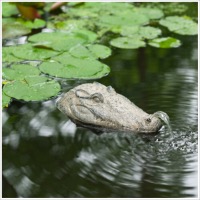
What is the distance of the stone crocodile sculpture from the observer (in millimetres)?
4328

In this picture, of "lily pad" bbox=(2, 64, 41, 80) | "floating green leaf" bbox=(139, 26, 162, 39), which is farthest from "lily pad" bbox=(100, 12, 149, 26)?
"lily pad" bbox=(2, 64, 41, 80)

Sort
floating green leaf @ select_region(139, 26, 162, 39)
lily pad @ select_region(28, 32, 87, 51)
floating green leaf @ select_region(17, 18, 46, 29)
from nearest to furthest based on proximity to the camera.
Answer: lily pad @ select_region(28, 32, 87, 51)
floating green leaf @ select_region(139, 26, 162, 39)
floating green leaf @ select_region(17, 18, 46, 29)

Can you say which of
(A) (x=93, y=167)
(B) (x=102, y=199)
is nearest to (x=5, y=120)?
(A) (x=93, y=167)

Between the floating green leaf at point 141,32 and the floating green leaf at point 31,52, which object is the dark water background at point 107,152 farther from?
the floating green leaf at point 141,32

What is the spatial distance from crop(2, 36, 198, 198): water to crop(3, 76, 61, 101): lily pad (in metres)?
0.08

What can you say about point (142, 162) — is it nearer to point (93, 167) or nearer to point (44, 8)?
point (93, 167)

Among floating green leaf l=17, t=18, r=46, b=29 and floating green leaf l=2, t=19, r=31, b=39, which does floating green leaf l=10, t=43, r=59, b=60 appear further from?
floating green leaf l=17, t=18, r=46, b=29

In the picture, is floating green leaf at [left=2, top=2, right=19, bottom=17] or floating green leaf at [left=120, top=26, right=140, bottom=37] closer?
floating green leaf at [left=120, top=26, right=140, bottom=37]

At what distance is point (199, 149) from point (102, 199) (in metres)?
0.99

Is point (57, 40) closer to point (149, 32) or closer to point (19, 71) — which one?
point (19, 71)

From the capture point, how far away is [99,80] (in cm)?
530

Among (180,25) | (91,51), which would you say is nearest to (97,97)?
(91,51)

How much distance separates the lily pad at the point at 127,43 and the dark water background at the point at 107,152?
0.99m

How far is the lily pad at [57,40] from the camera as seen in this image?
5.95m
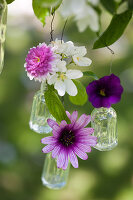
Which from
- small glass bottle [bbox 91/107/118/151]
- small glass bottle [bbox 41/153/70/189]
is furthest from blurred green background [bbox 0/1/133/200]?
small glass bottle [bbox 91/107/118/151]

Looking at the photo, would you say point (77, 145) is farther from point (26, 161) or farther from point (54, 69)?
point (26, 161)

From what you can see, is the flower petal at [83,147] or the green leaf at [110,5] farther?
the flower petal at [83,147]

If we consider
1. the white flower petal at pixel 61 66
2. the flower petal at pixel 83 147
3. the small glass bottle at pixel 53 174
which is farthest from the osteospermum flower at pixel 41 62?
the small glass bottle at pixel 53 174

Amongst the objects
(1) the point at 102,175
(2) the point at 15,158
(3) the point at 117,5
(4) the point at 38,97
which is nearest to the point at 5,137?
(2) the point at 15,158

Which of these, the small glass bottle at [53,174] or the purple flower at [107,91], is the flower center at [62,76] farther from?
the small glass bottle at [53,174]

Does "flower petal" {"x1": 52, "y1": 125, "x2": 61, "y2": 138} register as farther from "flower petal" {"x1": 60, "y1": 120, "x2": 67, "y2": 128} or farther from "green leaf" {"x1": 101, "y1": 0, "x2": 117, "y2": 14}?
"green leaf" {"x1": 101, "y1": 0, "x2": 117, "y2": 14}
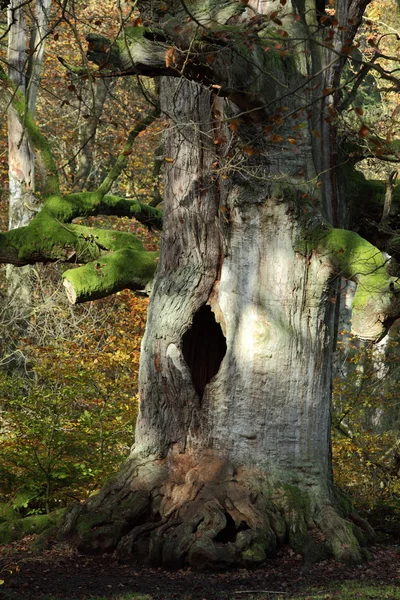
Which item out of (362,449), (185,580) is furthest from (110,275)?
(362,449)

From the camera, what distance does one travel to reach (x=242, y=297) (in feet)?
25.8

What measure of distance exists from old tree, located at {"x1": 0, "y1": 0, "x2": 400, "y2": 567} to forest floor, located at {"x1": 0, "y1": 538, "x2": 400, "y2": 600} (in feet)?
0.52

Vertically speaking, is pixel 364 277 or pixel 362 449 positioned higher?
pixel 364 277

• • •

**PROMPT**
Put every line of the material above into a JSON list of strings, one string per line, skipping blank lines. Leave out the picture markers.

**WRITTEN RESPONSE**
[
  "What is the distance of the stone crocodile sculpture from the observer (in millimetres)?",
  "4328",
  "In this picture, of \"lily pad\" bbox=(2, 64, 41, 80) | \"floating green leaf\" bbox=(139, 26, 162, 39), which is farthest from \"lily pad\" bbox=(100, 12, 149, 26)?",
  "\"lily pad\" bbox=(2, 64, 41, 80)",
  "Sort",
  "floating green leaf @ select_region(139, 26, 162, 39)",
  "lily pad @ select_region(28, 32, 87, 51)",
  "floating green leaf @ select_region(17, 18, 46, 29)",
  "from nearest to furthest based on proximity to the camera.",
  "Answer: lily pad @ select_region(28, 32, 87, 51)",
  "floating green leaf @ select_region(139, 26, 162, 39)",
  "floating green leaf @ select_region(17, 18, 46, 29)",
  "Can you say which of",
  "(A) (x=93, y=167)",
  "(B) (x=102, y=199)",
  "is nearest to (x=5, y=120)?",
  "(A) (x=93, y=167)",
  "Between the floating green leaf at point 141,32 and the floating green leaf at point 31,52, which object is the dark water background at point 107,152 farther from?",
  "the floating green leaf at point 141,32",
  "What is the spatial distance from crop(2, 36, 198, 198): water to crop(3, 76, 61, 101): lily pad (in metres)?",
  "0.08",
  "What can you say about point (142, 162) — is it nearer to point (93, 167) or nearer to point (44, 8)?",
  "point (93, 167)",
  "Among floating green leaf l=17, t=18, r=46, b=29 and floating green leaf l=2, t=19, r=31, b=39, which does floating green leaf l=10, t=43, r=59, b=60 appear further from?",
  "floating green leaf l=17, t=18, r=46, b=29",
  "In the picture, is floating green leaf at [left=2, top=2, right=19, bottom=17] or floating green leaf at [left=120, top=26, right=140, bottom=37] closer?",
  "floating green leaf at [left=120, top=26, right=140, bottom=37]",
  "At what distance is point (199, 149) from point (102, 199) (in metres)?",
  "0.99",
  "Is point (57, 40) closer to point (149, 32) or closer to point (19, 71) — which one?",
  "point (19, 71)",
  "From the capture point, how far away is [99,80] (in cm)?",
  "530",
  "Among (180,25) | (91,51), which would you say is nearest to (97,97)?",
  "(91,51)",
  "How much distance separates the lily pad at the point at 127,43 and the dark water background at the point at 107,152?",
  "0.99m",
  "How far is the lily pad at [57,40] from the camera as seen in this image?",
  "5.95m",
  "Which from",
  "- small glass bottle [bbox 91/107/118/151]",
  "- small glass bottle [bbox 41/153/70/189]",
  "is furthest from blurred green background [bbox 0/1/133/200]?",
  "small glass bottle [bbox 91/107/118/151]",
  "Looking at the photo, would you say point (77, 145) is farther from point (26, 161) or farther from point (54, 69)?",
  "point (26, 161)",
  "From what you can see, is the flower petal at [83,147] or the green leaf at [110,5] farther?",
  "the flower petal at [83,147]",
  "If we consider",
  "1. the white flower petal at pixel 61 66",
  "2. the flower petal at pixel 83 147",
  "3. the small glass bottle at pixel 53 174",
  "which is farthest from the osteospermum flower at pixel 41 62?",
  "the small glass bottle at pixel 53 174",
  "Amongst the objects",
  "(1) the point at 102,175",
  "(2) the point at 15,158",
  "(3) the point at 117,5",
  "(4) the point at 38,97",
  "which is nearest to the point at 5,137?",
  "(2) the point at 15,158",
  "Which of these, the small glass bottle at [53,174] or the purple flower at [107,91], is the flower center at [62,76] farther from?",
  "the small glass bottle at [53,174]",
  "Does \"flower petal\" {\"x1\": 52, \"y1\": 125, \"x2\": 61, \"y2\": 138} register as farther from \"flower petal\" {\"x1\": 60, \"y1\": 120, \"x2\": 67, \"y2\": 128} or farther from \"green leaf\" {\"x1\": 101, \"y1\": 0, \"x2\": 117, \"y2\": 14}?",
  "\"green leaf\" {\"x1\": 101, \"y1\": 0, \"x2\": 117, \"y2\": 14}",
  "Which item out of (362,449), (185,580) is furthest from (110,275)?",
  "(362,449)",
  "From the camera, what distance does one travel to reach (x=242, y=297) (in feet)?",
  "25.8",
  "What measure of distance exists from old tree, located at {\"x1\": 0, \"y1\": 0, \"x2\": 400, \"y2\": 567} to forest floor, located at {\"x1\": 0, \"y1\": 538, \"x2\": 400, \"y2\": 600} (in feet)?",
  "0.52",
  "Vertically speaking, is pixel 364 277 or pixel 362 449 positioned higher?",
  "pixel 364 277"
]